┌─ DATA TO EXAMINE

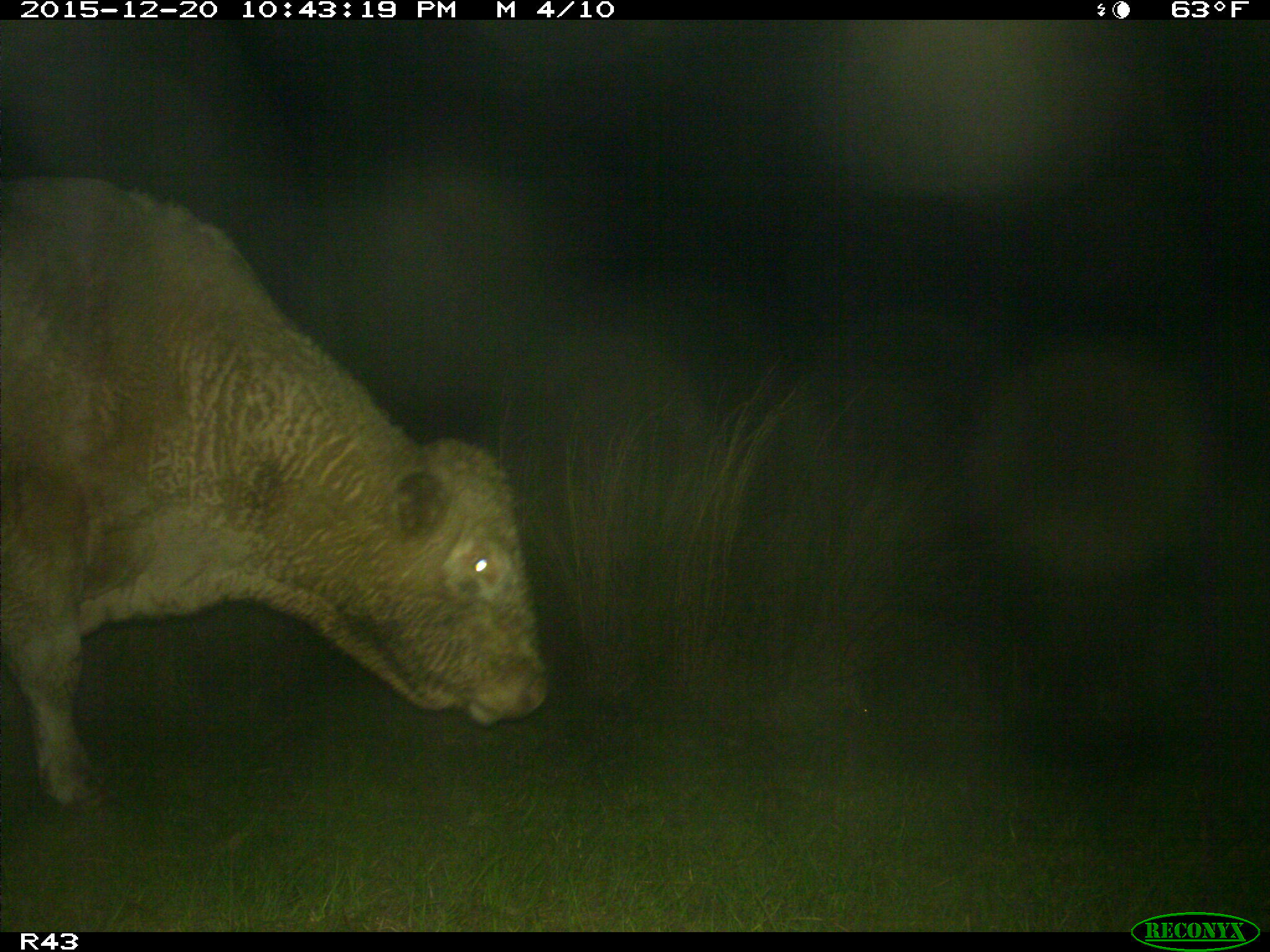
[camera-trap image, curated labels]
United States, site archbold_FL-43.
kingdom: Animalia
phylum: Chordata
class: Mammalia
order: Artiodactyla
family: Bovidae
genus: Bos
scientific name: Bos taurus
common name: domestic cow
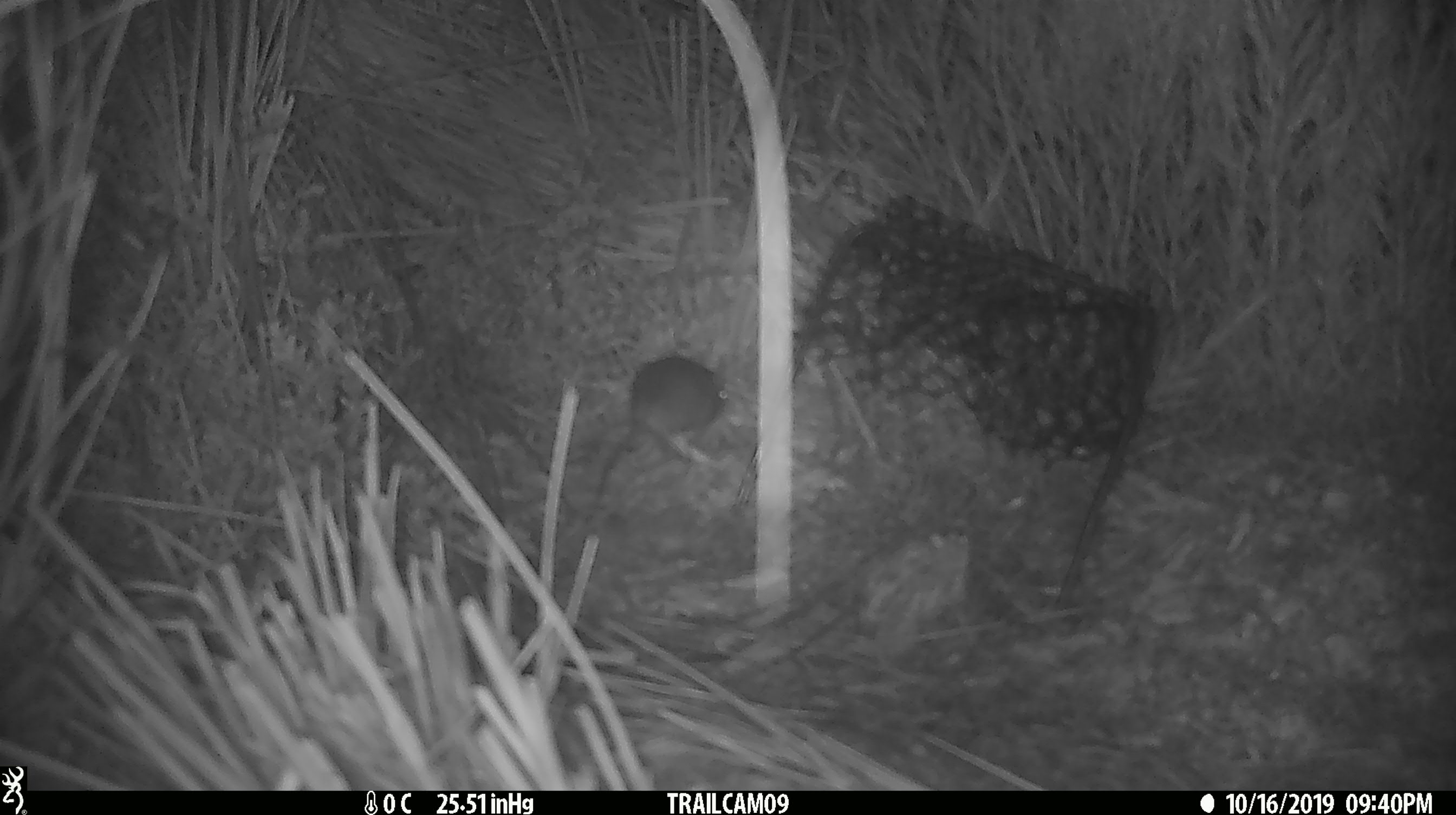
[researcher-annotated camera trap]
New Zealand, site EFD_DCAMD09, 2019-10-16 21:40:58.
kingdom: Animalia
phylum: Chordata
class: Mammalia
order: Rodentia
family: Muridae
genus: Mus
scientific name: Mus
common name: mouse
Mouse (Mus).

└─
┌─ DATA TO EXAMINE

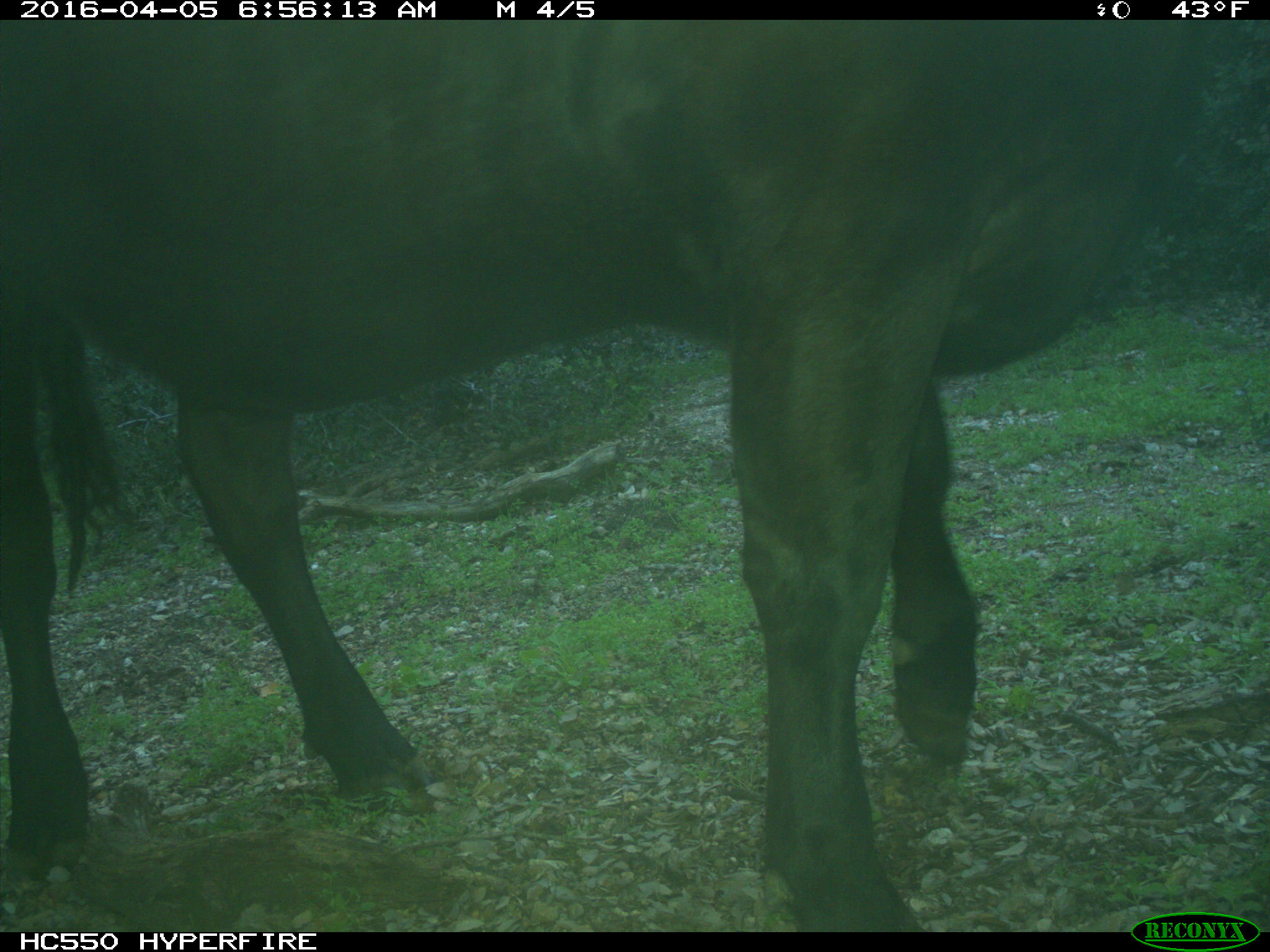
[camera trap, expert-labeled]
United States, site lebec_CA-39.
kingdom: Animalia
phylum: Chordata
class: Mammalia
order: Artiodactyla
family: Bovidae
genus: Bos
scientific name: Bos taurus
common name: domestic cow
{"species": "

└─

PROBLEM TO SOLVE: Wherever the word "trap" turns up in a line of the entries above, copy that line.

SOLUTION FOR THIS TASK:
[camera-trap image, curated labels]
[researcher-annotated camera trap]
[camera trap, expert-labeled]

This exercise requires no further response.